NEW YORK — It’s nothing new that the Phillies are thetalk of baseball. Get to the World Series two years in a row and win the NL East three straight years and there’s a tendency for others to do a little gabbing. That’s just the way it goes.
Still, the Phillies could not have imagined that some of the guys on other clubs as well as the national media types would be talking about them the way they have over the past couple of weeks.
As Charlie Manuel says, “Not good…”
It’s bad enough that the team has been shut out twice in a row by the Mets and three times in the last four games, but it’s not worrisome. Teams go through those offensive funks every season and the Phillies are no different. Sure, the hitters “stink right now,” as Ruben Amaro Jr. put it on Wednesday, but stink happens. The 15 runs in the last eight games swoon will be corrected because all that stuff evens out.

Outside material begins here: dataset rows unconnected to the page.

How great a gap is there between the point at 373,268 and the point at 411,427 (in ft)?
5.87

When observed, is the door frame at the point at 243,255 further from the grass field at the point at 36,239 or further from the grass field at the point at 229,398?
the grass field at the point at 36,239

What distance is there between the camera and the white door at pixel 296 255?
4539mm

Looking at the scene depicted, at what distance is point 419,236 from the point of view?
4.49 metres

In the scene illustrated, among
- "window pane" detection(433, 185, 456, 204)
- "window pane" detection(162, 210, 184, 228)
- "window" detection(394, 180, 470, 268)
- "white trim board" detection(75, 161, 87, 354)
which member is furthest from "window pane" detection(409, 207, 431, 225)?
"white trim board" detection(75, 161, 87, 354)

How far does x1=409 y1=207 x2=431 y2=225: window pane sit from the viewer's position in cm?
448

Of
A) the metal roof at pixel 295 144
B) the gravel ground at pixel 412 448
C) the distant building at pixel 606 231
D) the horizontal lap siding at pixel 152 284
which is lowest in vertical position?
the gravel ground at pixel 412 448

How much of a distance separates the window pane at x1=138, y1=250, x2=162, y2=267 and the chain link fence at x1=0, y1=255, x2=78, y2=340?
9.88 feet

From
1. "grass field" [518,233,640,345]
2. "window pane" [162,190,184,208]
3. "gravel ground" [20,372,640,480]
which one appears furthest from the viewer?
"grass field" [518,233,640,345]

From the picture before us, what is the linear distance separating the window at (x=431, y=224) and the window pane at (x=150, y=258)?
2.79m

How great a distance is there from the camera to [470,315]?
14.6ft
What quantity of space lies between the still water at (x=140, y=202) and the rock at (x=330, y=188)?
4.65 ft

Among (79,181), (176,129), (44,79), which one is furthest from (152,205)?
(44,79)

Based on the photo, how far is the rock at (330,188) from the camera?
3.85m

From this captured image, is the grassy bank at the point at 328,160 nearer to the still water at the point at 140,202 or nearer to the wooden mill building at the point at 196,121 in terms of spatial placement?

But what should folks be worried about with these Phillies? Well, there’s a bunch of things. It’s never good when the manager complains of listlessness and malaise from the team during the slump. The fact that Manuel closed the clubhouse doors for a little chat after the latest loss to the Mets is a pretty good kick in the pants—probably a better reality check than the 13-0 on the scoreboard the past two games.
Eventually, however, the Phillies will hit. There’s no fear in that. Sure, it might start with one of those home run feasts the team is known for where the majority of the scoring comes from a few bombs, but whatever. It’s worked so far. Instead, the fact that other teams and making fun of the Phillies is a big warning sign of where the team is…
They are a big-market club just like the Yankees and Red Sox.
Look no further than the message on a t-shirt seen in the Rockies clubhouse this week with a not-so veiled shot at the Phillies:
“We have: 84 home games, Tasers, Roy Halladay, Your signs.”
[Note: word is the guys behind the shirt are from the popular site, Zoo With Roy. They sent one to Rockies' manager Jim Tracy and outfielder Ryan Spilborghs had one in his locker. See, you never can have enough quality t-shirts.]
Put it this way—they aren’t making up shirts disparaging the Royals or the Pirates. Nope, that only works for the Yankees and Red Sox, which should serve notice to the Phillies that they are one of those teams. Sure, they knew as much already considering it’s tough to go to the World Series two years in a row without going unnoticed. But maybe the Phillies were unaware that other players, teams and fans saw them as arrogant.
C’mon, admit it… if Shane Victorino was on another team you’d look at him the way you saw Matthew Barnaby or Danny Ainge.
Remember when Phillies fans took delight in being the spoiler? Those were trite and sad times that did nothing more than to illustrate how mediocre the team was. Like there was that series at the Vet in 1986 where the Mets came in with a chance to clinch the NL East only to go away with the champagne still on ice. Or there was that Labor Day game where Curt Schilling beat the Yankees with 15 strikeouts. Ultimately they were defiant, fist-in-the-air moments that added up to nothing.
Taking pleasure in slowing the trip of people going somewhere doesn’t change the fact that you are still a loser.
That’s not the Phillies anymore. They are the team going somewhere while a bunch clubs like the Mets are trying to ruin the fun. They’re making up t-shirts and everything.
So what’s the plan? How can the Phillies turn 84 home games, tasers, Roy Halladay and the opposition’s signs into quiet respect and humble goodness instead intense dislike and unrepentant arrogance?
Tough one, huh?
How about this: when another manager tells the media that your team is a bunch of jerks, don’t rub his nose in it and tell him to, “quit crying.” If someone wants to be a jerk there’s no sense matching that behavior. Nobody wants to watch a jerk competition[1].
Another good idea is to not trade former American League Cy Young Award winners. That’s just the height of arrogance, isn’t it? Imagine believing your team is so good that it can send away a pitcher who produced the greatest postseason in team history since Grover Cleveland Alexander for a bunch of prospects. How are the teams that don’t have any Cy Young Award winners going to view that?
And how are they going to react when they get two shutouts in a row against you?
If the Phillies had legit trade bait aside from Domonic Brown, I’d suggest trading to get Cliff Lee or Roy Oswalt and wait for the bats to come alive. I’d also try to remember that what comes around goes around. Nothing lasts forever, folks. Someday the Phillies will be back trying to knock off good teams going somewhere.
Anyway, we’re here at CitiField waiting to see what Charlie has to say a day after his meeting. Be back soon…
[1] There are more pithy ways to describe this contest that are more suitable to the popular nomenclature, but we’ll just leave that for Meech or Deitch.